Flemming Aaberg wrote:

Some questions:
• Steve you mention resizing and compressing – do you mean using things like JPG files and image editing programs?
• What is considered a good image size (in terms of KB) for say a PC, table or smartphone?
• What is considered a reasonable overall KB size for a web page to load to a PC – what about a smartphone?


All that and more is covered in our Website Insight application. It also has tools that help you compress your images and files! I would recommend downloading the trial and giving it a once over. It will scan your page and tell you all the recommendations for that page.

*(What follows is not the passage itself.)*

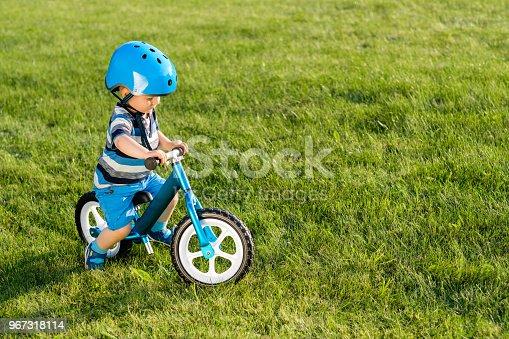 istock Boy in helmet riding a blue balance bike (run bike) 967318114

If you have any questions, open up a support topic and we would be happy to help! :)


Registered User
67 posts

@Fleming... re: photo resizing. I probably have an un-orthodox rule of thumb for dealing with photos is that is to reduce their size to the largest size I would be using on any given web site. Its usually something within a 450 x 300 pixel range. Then I save it as a ''high'' optimization (as opposed to 100%) because usually the difference is so slight to the eye, and so significant to the page load time, I opt for ''high''. I also play with 24-bit png format too. For vectors, I love converting them to .svg format since they stay crisp both large and small. I don't know how your server time effects how things download to my server when I open stuff up. That all is still a bit of a mystery for me. But if I were you, sincer servers are international for the most part, get with a company that will put you on the cloud... to my surprise it makes a huge difference. I just upgraded with my host server and its a wow. It takes a lot of time to resize and ''fix up'' photos (make them look sharper, higher contrast, take out ugly stuff) but the end product is the viewer visiting that site, so I think its time well spent. Photos are a great asset to a site for the most part. The times they are not is when they load slow. Its tricky to balance it all out right.
Isabel Smith
Isabel Smith Art and Design
Web and Graphic Design, Illustration and Calligraphy, Pet Paintings too!
www.isabelsmith.com


Registered User
67 posts

@Fleming....I'm all over the face of the map right now with responsive web design, having coded both Foundation and Bootstrap grids (fun but time consuming for me) and testing several programs beside Coffee Cup. Four other programs. Two quickly fell by the wayside, and I use one now that, thanks to Coffee Cup's standalone apps, will allow me to use the best of both worlds. Right now my sites are simple beyond simple. But that's a great leap for me in understanding really. I notice a lot of the resizing of photos is done really well by the devices too. So that's a pleasant surprise. I edit with Photoshop, but every decent bitmap editor should do just about the same things. When I do my layout, I see where the photos will go, and like I say, photos on web sites inside the body don't look good if they are too big, unless its the back ground. 400 to 500 pixels wide, 300 to 400 pixels tall -- that's plenty big. That one thing really knocks the weight down to size. I do a ''save for the web'' option and have a few choices of saving from low to top quality... and I choose 60% quality and for the most part works pretty good. The responsive programs seem to deal with the images pretty good automatically, but the one program I use now gives me the option to ''resize the photo by percentage'' and I'm sure coffee cup has the same thing, for when you are going into those page breaks. I try to avoid text and photo wraps on the internet too. There's a lot of new tricks to this responsive web design to make it look good. I think you did a great job on your site.
Isabel Smith
Isabel Smith Art and Design
Web and Graphic Design, Illustration and Calligraphy, Pet Paintings too!